◆ **Spatial relationship records**:
* * *

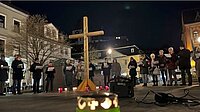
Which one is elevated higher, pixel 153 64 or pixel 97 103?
pixel 153 64

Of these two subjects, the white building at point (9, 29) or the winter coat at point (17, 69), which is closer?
the winter coat at point (17, 69)

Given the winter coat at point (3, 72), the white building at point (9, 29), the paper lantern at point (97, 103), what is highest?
the white building at point (9, 29)

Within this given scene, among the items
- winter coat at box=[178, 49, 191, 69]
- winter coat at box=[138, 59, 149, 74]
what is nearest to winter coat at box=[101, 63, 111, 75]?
winter coat at box=[138, 59, 149, 74]

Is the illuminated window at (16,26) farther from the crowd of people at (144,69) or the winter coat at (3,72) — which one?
the winter coat at (3,72)

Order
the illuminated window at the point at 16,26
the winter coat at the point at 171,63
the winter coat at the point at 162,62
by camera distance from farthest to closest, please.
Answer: the illuminated window at the point at 16,26 < the winter coat at the point at 162,62 < the winter coat at the point at 171,63

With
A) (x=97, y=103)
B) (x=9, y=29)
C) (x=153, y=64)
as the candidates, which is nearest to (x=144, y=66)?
Answer: (x=153, y=64)

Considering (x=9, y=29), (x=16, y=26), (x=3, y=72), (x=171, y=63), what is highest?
(x=16, y=26)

* * *

◆ **Exercise directions**:
Without the pictures, return the entries exactly as they appear.

◆ **Task answer**:
Which one is elevated higher, pixel 153 64 or pixel 97 103?
pixel 153 64

Of these two subjects, the white building at point (9, 29) or the winter coat at point (17, 69), which is closer?
the winter coat at point (17, 69)

Given the winter coat at point (3, 72), the white building at point (9, 29), the paper lantern at point (97, 103), what is highest?
the white building at point (9, 29)

Within this given scene, among the items
- winter coat at box=[178, 49, 191, 69]
- winter coat at box=[138, 59, 149, 74]
what is nearest to winter coat at box=[101, 63, 111, 75]?
winter coat at box=[138, 59, 149, 74]

Is the illuminated window at (16,26) farther from the crowd of people at (144,69) or the winter coat at (3,72) — which one?
the winter coat at (3,72)

Order
the illuminated window at the point at 16,26
the winter coat at the point at 171,63
the winter coat at the point at 162,62
by camera distance from farthest to closest, please.
Answer: the illuminated window at the point at 16,26 < the winter coat at the point at 162,62 < the winter coat at the point at 171,63

With
A) (x=97, y=103)
B) (x=9, y=29)
C) (x=153, y=64)
as the candidates, which is nearest to (x=144, y=66)?
Answer: (x=153, y=64)

Considering (x=9, y=29), (x=16, y=26), (x=3, y=72), (x=171, y=63), what is highest?
(x=16, y=26)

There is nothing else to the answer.